本文5 [『唯信鈔文意』を読む(その46)]

              第4回

(1)本文5

 「但有称名皆得往 観音勢至自来迎(ただ名を称するのみありて、皆往くことを得。観音・勢至おのづから来り迎えたまふ)」に対する註釈の第3段目です。

 来迎といふは、来は浄土へきたらしむといふ。これすなわち若不生者(にゃくふしょうしゃ)のちかひをあらはす御のりなり。穢土をすてて真実報土にきたらしむとなり。すなわち他力をあらはす御ことなり。また来はかへるといふ。かへるといふは、願海にいりぬるによりて、かならず大涅槃にいたるを、法性(ほっしょう)のみやこへかへるとまふすなり。法性のみやこといふは、法身(ほっしん)とまふす如来のさとりを自然にひらくときを、みやこへかへるといふなり。これを真実実相を証すともまふす。無為法身ともいふ。滅度にいたるともいふ。法性の常楽を証すともまふすなり。このさとりをうれば、すなわち大慈大悲きわまりて、生死海にかへりいりて普賢(ふげん)の徳に帰せしむとまふす。この利益におもむくを来といふ。これを法性のみやこへかへるとまふすなり。
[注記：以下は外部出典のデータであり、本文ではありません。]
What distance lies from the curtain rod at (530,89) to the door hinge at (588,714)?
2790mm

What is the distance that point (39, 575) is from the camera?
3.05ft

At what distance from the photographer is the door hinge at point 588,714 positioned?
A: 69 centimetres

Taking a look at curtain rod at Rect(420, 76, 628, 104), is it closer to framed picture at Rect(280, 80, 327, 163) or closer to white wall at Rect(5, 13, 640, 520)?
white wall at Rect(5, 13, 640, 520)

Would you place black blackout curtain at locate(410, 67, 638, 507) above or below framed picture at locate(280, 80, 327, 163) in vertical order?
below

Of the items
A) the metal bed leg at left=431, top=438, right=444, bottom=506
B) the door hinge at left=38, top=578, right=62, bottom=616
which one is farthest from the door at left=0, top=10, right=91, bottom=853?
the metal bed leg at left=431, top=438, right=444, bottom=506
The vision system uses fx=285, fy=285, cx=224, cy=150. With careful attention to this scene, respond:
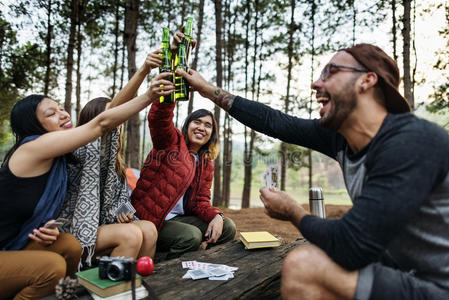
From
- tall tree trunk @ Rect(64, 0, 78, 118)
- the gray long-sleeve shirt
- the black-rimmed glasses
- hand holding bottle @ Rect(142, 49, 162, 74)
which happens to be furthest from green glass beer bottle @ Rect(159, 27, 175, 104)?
tall tree trunk @ Rect(64, 0, 78, 118)

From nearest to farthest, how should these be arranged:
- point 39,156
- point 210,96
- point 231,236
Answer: point 39,156
point 210,96
point 231,236

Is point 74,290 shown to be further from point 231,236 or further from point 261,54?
point 261,54

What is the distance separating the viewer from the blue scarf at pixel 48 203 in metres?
1.80

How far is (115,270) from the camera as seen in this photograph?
1.49 metres

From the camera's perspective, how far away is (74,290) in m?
1.50

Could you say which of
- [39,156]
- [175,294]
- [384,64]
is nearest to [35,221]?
[39,156]

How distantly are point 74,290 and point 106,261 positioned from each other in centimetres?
21

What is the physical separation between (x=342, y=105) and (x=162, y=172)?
1.89 metres

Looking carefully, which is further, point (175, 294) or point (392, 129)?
point (175, 294)

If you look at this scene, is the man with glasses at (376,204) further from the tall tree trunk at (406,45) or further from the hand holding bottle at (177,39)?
the tall tree trunk at (406,45)

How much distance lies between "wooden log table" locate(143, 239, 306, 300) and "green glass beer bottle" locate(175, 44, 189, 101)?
133cm

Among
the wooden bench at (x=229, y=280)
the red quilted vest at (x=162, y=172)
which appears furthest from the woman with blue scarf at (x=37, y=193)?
the red quilted vest at (x=162, y=172)

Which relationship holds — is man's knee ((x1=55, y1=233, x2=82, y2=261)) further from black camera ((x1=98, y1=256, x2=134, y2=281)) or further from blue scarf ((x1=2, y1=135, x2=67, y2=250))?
black camera ((x1=98, y1=256, x2=134, y2=281))

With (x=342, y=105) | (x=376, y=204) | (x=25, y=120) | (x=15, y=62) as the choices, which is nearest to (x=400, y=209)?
(x=376, y=204)
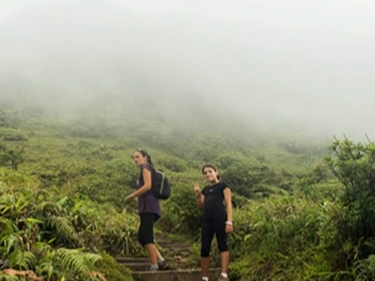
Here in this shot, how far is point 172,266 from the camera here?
7.88 metres

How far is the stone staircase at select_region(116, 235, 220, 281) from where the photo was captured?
679 centimetres

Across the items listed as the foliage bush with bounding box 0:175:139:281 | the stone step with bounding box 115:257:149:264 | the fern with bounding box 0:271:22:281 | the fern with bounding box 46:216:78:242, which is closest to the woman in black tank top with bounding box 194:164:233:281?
the foliage bush with bounding box 0:175:139:281

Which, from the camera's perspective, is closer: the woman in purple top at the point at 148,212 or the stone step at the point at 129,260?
the woman in purple top at the point at 148,212

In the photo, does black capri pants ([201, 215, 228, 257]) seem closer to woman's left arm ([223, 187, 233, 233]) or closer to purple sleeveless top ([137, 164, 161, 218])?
woman's left arm ([223, 187, 233, 233])

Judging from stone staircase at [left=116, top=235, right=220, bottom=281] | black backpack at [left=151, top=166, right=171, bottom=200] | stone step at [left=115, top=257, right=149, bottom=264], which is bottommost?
stone staircase at [left=116, top=235, right=220, bottom=281]

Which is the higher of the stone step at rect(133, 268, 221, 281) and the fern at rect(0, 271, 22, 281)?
the fern at rect(0, 271, 22, 281)

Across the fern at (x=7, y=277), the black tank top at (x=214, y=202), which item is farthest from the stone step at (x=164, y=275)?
the fern at (x=7, y=277)

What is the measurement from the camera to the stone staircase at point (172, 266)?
6793 mm

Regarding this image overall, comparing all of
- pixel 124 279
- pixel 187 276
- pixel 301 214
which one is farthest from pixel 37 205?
pixel 301 214

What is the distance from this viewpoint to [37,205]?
673 cm

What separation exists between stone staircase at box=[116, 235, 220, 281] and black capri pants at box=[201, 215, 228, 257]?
0.57 m

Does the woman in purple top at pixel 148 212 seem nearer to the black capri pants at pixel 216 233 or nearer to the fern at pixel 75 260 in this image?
the black capri pants at pixel 216 233

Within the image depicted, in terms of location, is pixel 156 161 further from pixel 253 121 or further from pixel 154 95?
pixel 154 95

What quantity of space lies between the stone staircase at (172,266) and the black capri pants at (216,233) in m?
0.57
 (現代語訳) 「来迎」の「来」は、浄土へ来たらしめるということです。これは「もし生まれずば」という本願の誓いを表すことばです。穢土を捨てて真実の浄土へ来たらしめるということです。つまり他力ということを表しています。また「来」は、帰るということです。帰るといいますのは、本願の海に入れていただき、必ず大いなる悟りにいたるのですから、法性のみやこへ帰ると言うのです。法性のみやこといいますのは、法身という如来の悟りを自然にひらかせていただくのですから、これをみやこへ帰ると言うのです。真実の実相を証すとも言います。無為法身とも言います。滅度に至るとも言います。法性の常楽を証すとも言います。この悟りを得ますと、直ちに大慈悲心を起こし、この生死の世界に戻ってきて衆生を教化するという普賢の徳を発揮すると言います。このような利益にあずかることを「来」と言うのです。これを法性のみやこへ帰ると言うのです。